Re: RCU vs data_race()

From: Paul E. McKenney
Date: Fri Jun 18 2021 - 16:48:02 EST


On Fri, Jun 18, 2021 at 01:26:10PM +0200, Peter Zijlstra wrote:
> On Fri, Jun 18, 2021 at 10:59:26AM +0200, Marco Elver wrote:
> > On Fri, Jun 18, 2021 at 10:24AM +0200, Peter Zijlstra wrote:
> > > Hi Paul,
> > >
> > > Due to a merge conflict I had to look at some recent RCU code, and I saw
> > > you went a little overboard with data_race(). How's something like the
> > > below look to you?
> >
> > I commented below. The main thing is just using the __no_kcsan function
> > attribute if it's only about accesses within the function (and not
> > also about called functions elsewhere).
> >
> > Using the attribute also improves performance slightly (not that it
> > matters much in a KCSAN-enabled kernel) due to no instrumentation.
>
> Aah yes ofcourse! Much better still.
>
> > > The idea being that we fundamentally don't care about data races for
> > > debug/error condition prints, so marking every single variable access is
> > > just clutter.
> >
> > Having data_race() around the pr_* helpers seems reasonable, if you
> > worry about future unnecessary markings that might pop up due to them.
>
> Right, so I did them on WARN and higher, figuring that those really only
> happen when there's smoething wrong and we're way past caring about
> data races.
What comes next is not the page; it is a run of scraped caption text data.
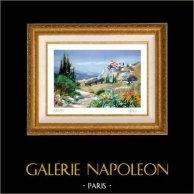 França - Provença - Paisagem em Provence - Alpilles - Aldeia na Montanha | Litografia a cor original desenhada por E. Fort. Assinada. Numerada E.A. 49/50. 1990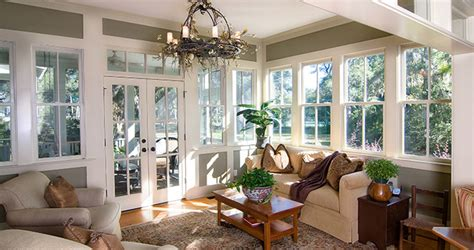Infinity Windows Cost Decorating Energy Efficient Infinity Windows By Marvin Raleigh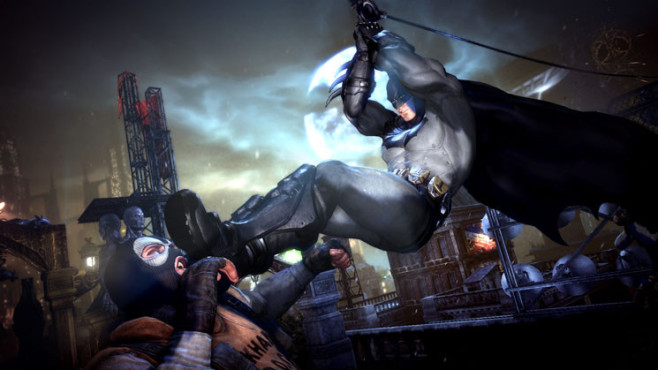 Actionspiel Batman – Arkham City: Pinguin © Warner Bros. Interactive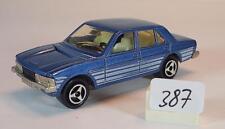 Majorette 1/60 Nr. 238 Peugeot 604 Limousine blaumetallic mit Streifen Nr.3 #387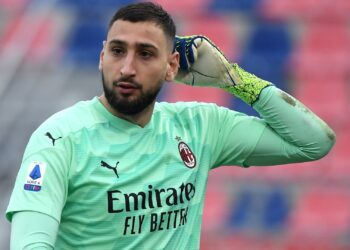 RENATO DALL'ARA STADIUM, BOLOGNA, ITALY - 2021/01/30: Gianluigi Donnarumma of Milan reacts during the Serie A football match between Bologna FC and AC Milan. AC Milan won 2-1 over Bologna FC. (Photo by Andrea Staccioli/Insidefoto/LightRocket via Getty Images)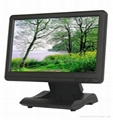 LILLIPUT 10.1'' USB powered monitor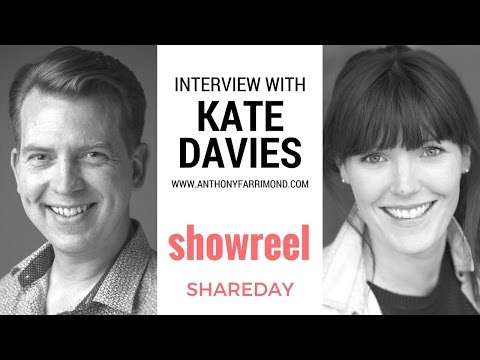 Our interview with Kate Davies about Showreel Share Day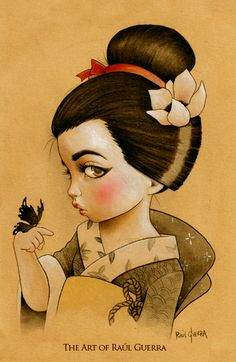 Oh my Butterfly print by raulguerra on Etsy, €16.00
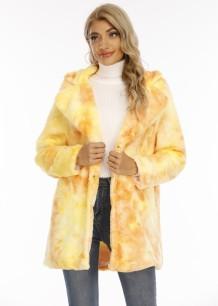 Winterjas met omslagkraag en tie-dye lange jas met zakken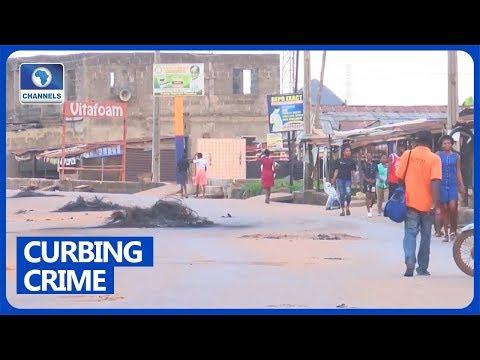Ijaye-Ojokoro Residents Lament Community Invasion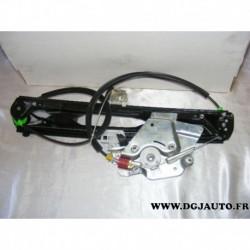 Mecanisme de leve vitre electrique avant gauche sans moteur 4807514 pour ford focus 2 portes partir 1998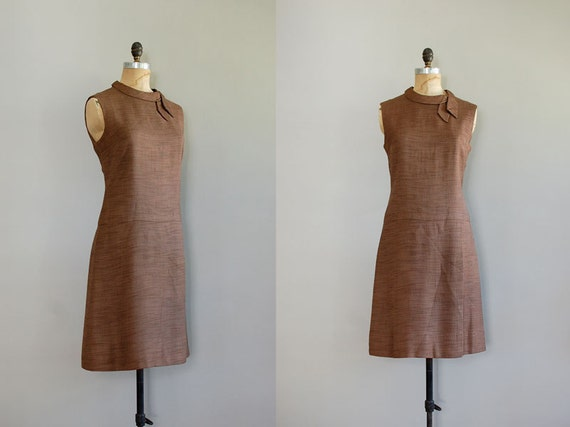 1960s dress / 60 shift dress / Wood Sorrel Dress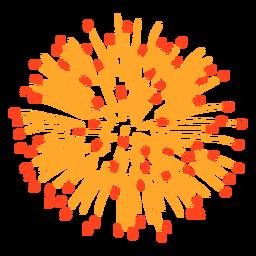 Trazo de explosión de fuegos artificiales coloridos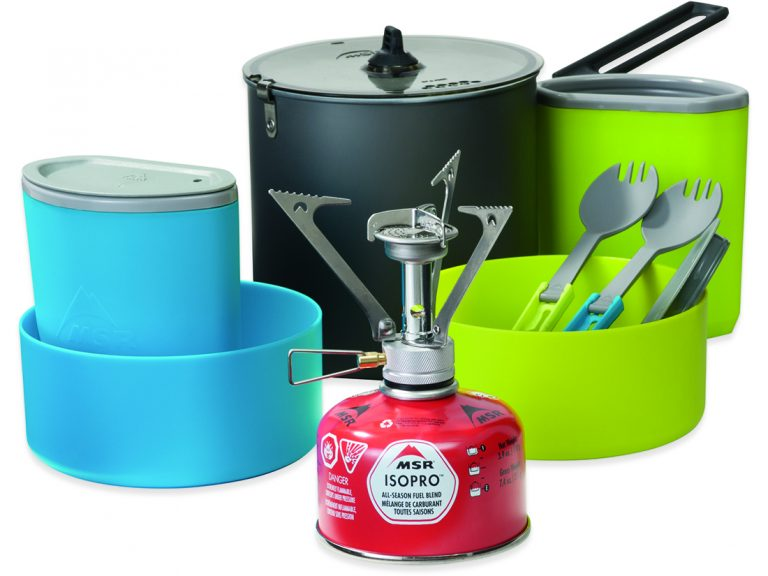 PocketRocket_Stove_Kit_1-768x576.jpg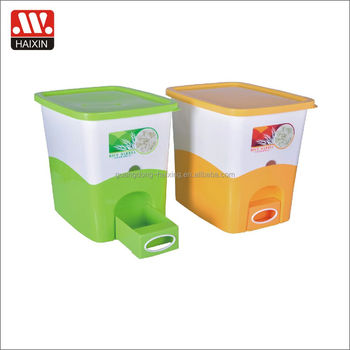 Hot Sale Storage Container Dispenser Plastic Pp Plastic Rice Box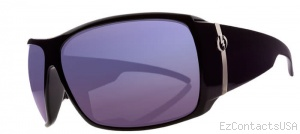 Electric Big Beat Sunglasses - Electric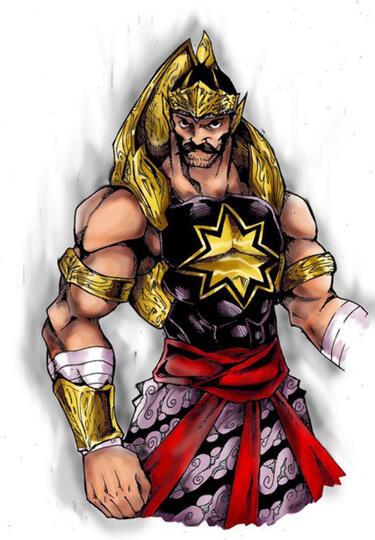 Siapa Superhero yang Cocok Masuk Marvel Gan?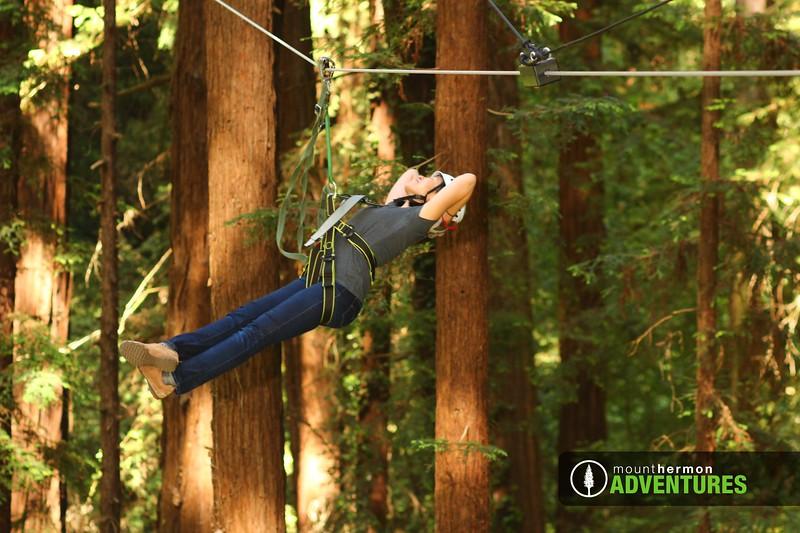 redwood_zip_1528411203534.jpg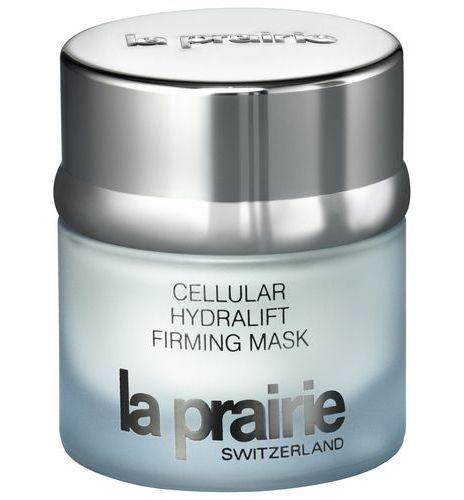 La Prairie Cellular Hydralift Firming Mask, Hydratačná maska - 50ml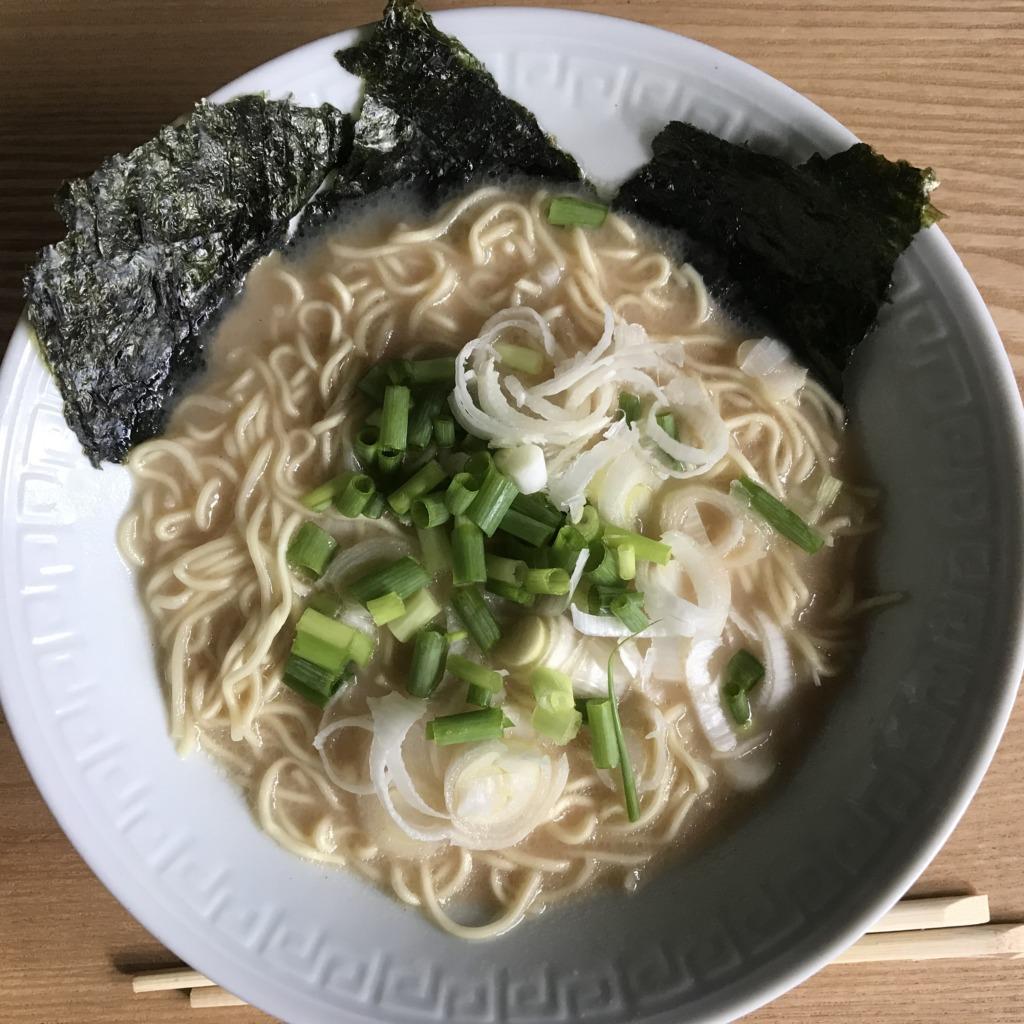 マルちゃん正麺豚骨味
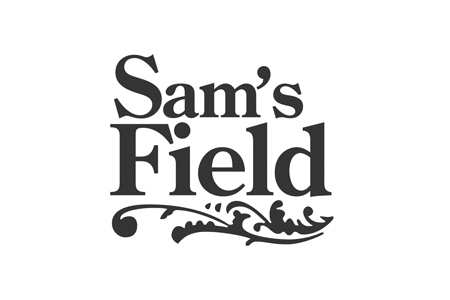 Sam's Field logo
Paul has a few pr_info() users that are heavy on
> data_race(), but your __no_kcsan attribute suggestion helps with that.

But there can be cases where some mutex is supposed to be held across
updates to one of the fields to be printed, and that mutex is held across
the pr_*(). In that case, we -want- KCSAN to yell if there is a data
race involving that field.

So I am not at all a fan of this change.

But a similar technique might help elsewhere. RCU uses strict
KCSAN settings (something about me not wanting minor code-generation
performance issues turnign into full-fledged RCU concurrency bugs),
but invokes code that uses looser settings. This means that RCU gets
"false-positive" KCSAN complaints on racing calls to (for example)
schedule_timeout_interruptible().

My thought is to create a rcu_schedule_timeout_interruptible(), for one
example, that suppresses KCSAN warnings under the assumption that they
will be caught by KCSAN runs on other parts of the kernel. Among other
things, this would also allow them to be easily adjusted as appropriate.

Thoughts?

Thanx, Paul